# Task directions:
Leave out the pictures and transcribe every entry below exactly.

# Stored dataset items:
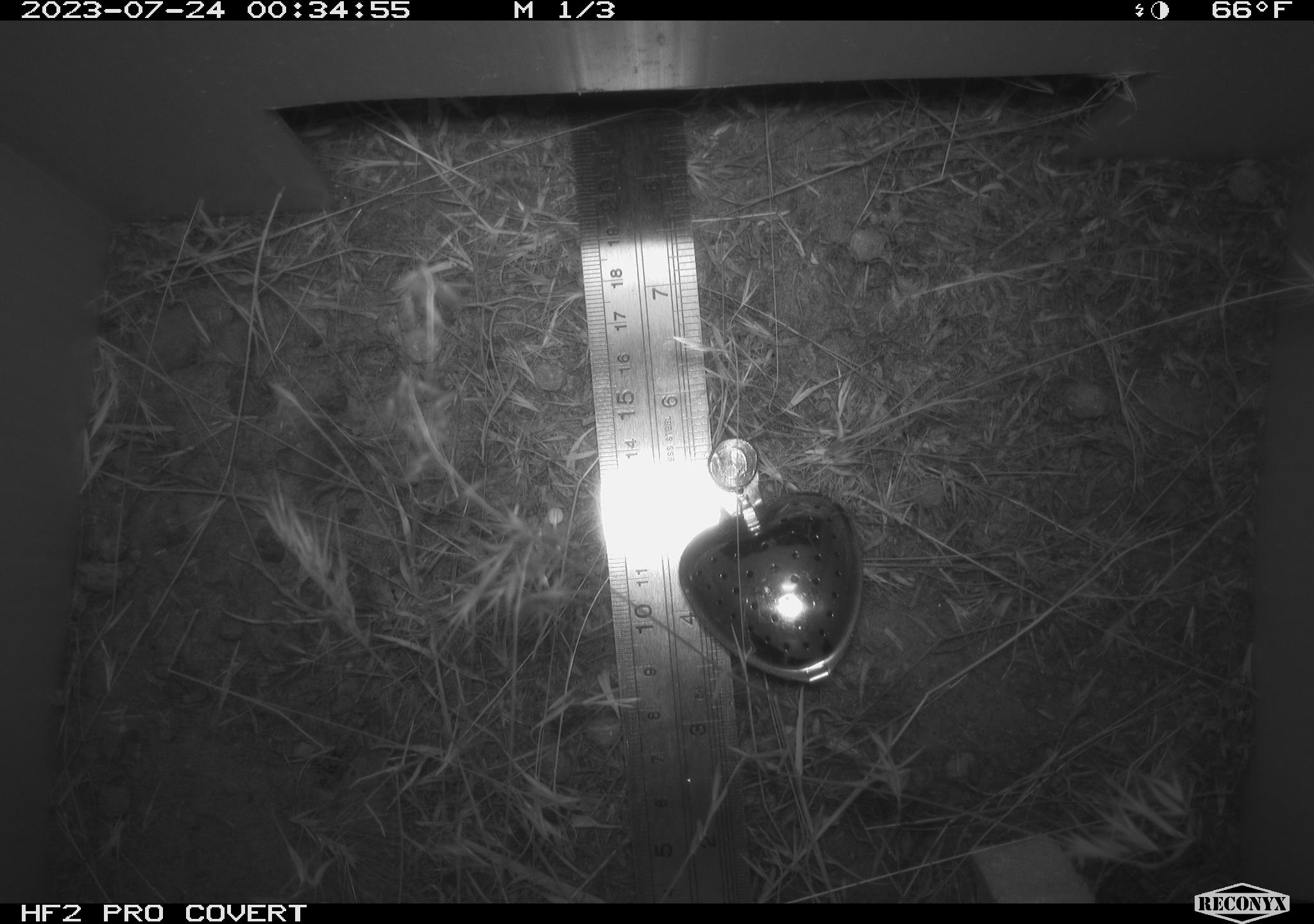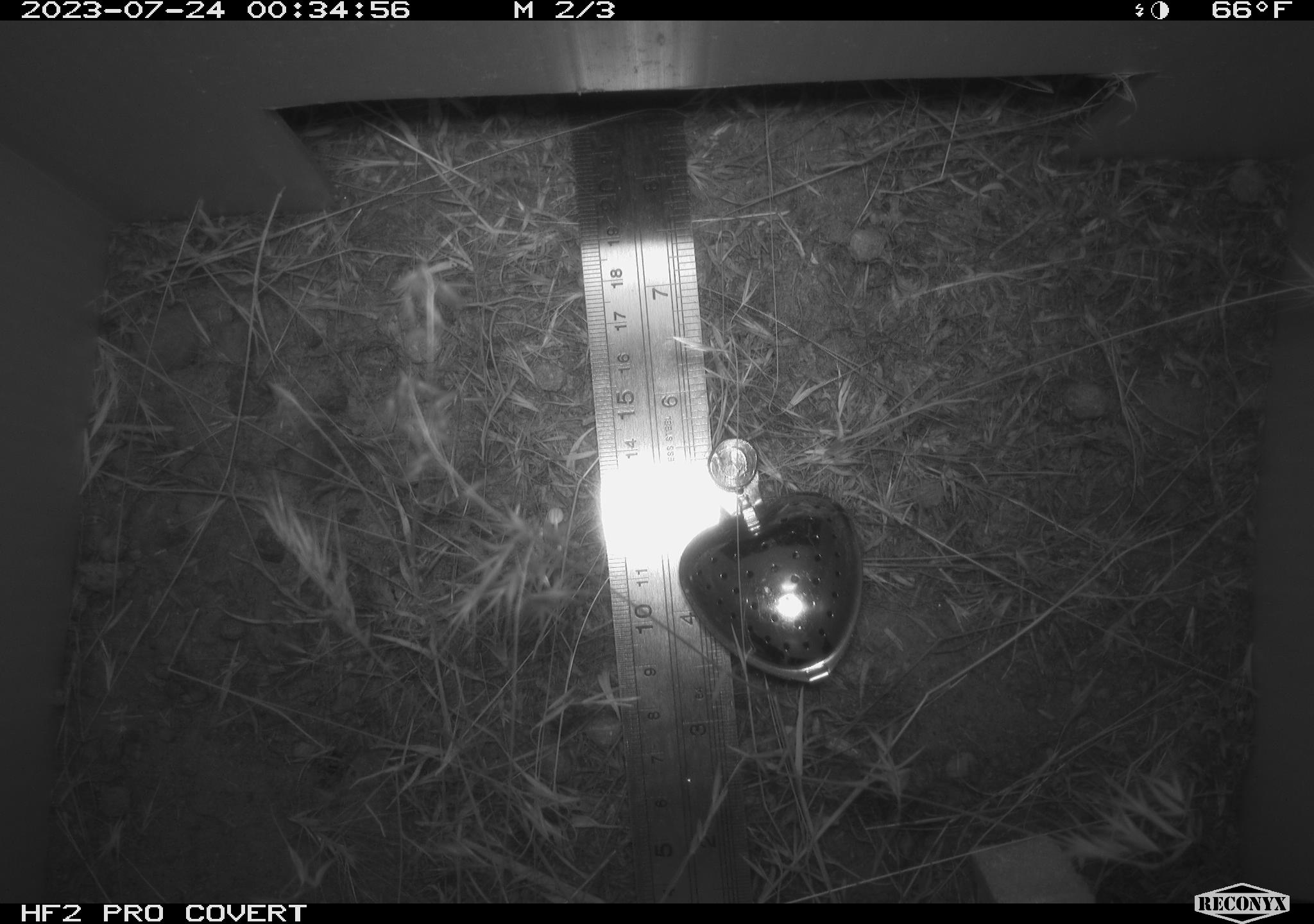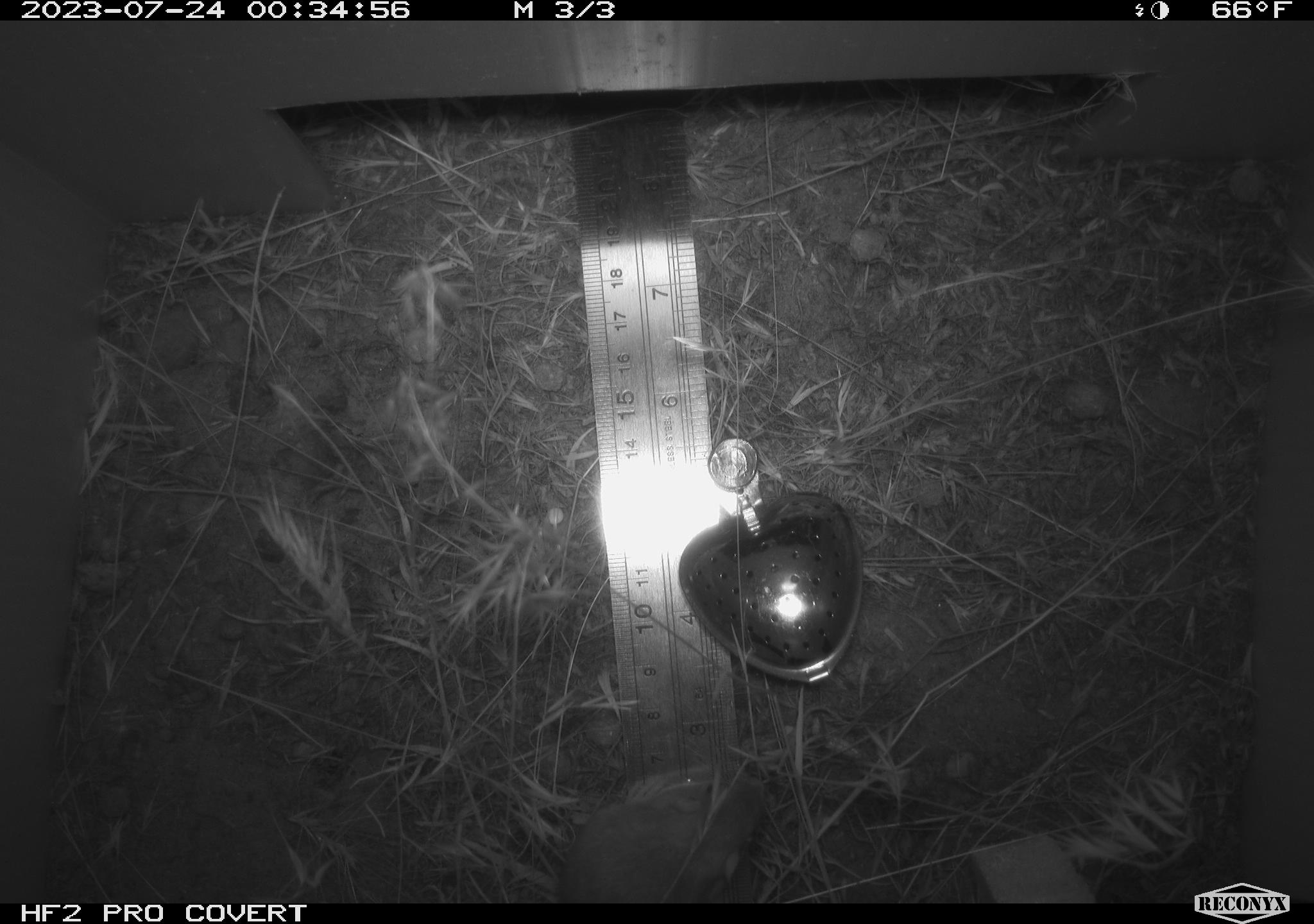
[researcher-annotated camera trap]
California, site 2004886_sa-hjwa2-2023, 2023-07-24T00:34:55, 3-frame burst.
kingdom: Animalia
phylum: Chordata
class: Mammalia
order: Rodentia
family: Heteromyidae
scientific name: Heteromyidae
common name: kangaroo rats and pocket mice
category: heteromyidae family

# Finished exercise:
[researcher-annotated camera trap]
California, site 2004886_sa-hjwa2-2023, 2023-07-24T00:34:55, 3-frame burst.
kingdom: Animalia
phylum: Chordata
class: Mammalia
order: Rodentia
family: Heteromyidae
scientific name: Heteromyidae
common name: kangaroo rats and pocket mice
category: heteromyidae family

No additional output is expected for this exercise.